Your team has set up Codex to review pull requests in this repo. Reviews are triggered when you

• Open a pull request for review
• Mark a draft as ready
• Comment "@codex review".

If Codex has suggestions, it will comment; otherwise it will react with 👍.

Codex can also answer questions or update the PR. Try commenting "@codex address that feedback".

[chatgpt-codex-connector]

Restrict preserved-name blocking to root-level metadata

can_write_path_with_cwd calls first_preserved_component, which scans all path components and denies writes whenever any component is .git, .agents, or .codex unless there is a deeper explicit rule. This blocks legitimate nested repo writes (e.g. /tmp/repo/.git/...) under otherwise writable roots, so common flows like cloning in /tmp regress.

Useful? React with 👍 / 👎.

[evawong-oai]

Fixed in 3ed97f5.

The active contract is now represented on WritableRoot.protected_metadata_names. get_writable_roots_with_cwd() fills that field for .git, .agents, and .codex, and explicit writable rules for those paths remove the matching name from the parent root.

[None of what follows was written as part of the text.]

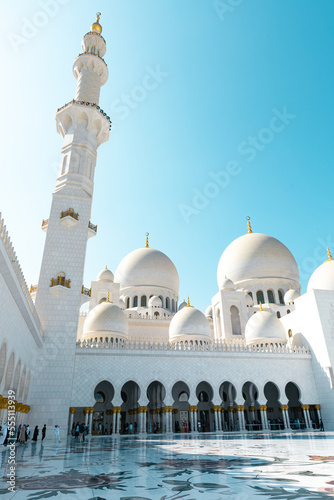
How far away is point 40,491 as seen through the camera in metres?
3.41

needs_direct_runtime_enforcement() now checks that field before the legacy semantic comparison. If legacy SandboxPolicy cannot express the metadata protection contract, we keep the direct enforcement path. That removes the hidden dependency on can_write_path_with_cwd() for the bridge decision.

The stale inline nested repo concern is also covered by the current contract. This only protects the first component under each writable root, so normal nested work below a regular directory is not blocked by this field.

Validation passed locally, and the devbox 46 case suite passed with just c sandbox linux at 8cf759200dd2355df3a76fbfcb0dc9f8619f33f5.

[viyatb-oai]

can you preserve comments from the old code?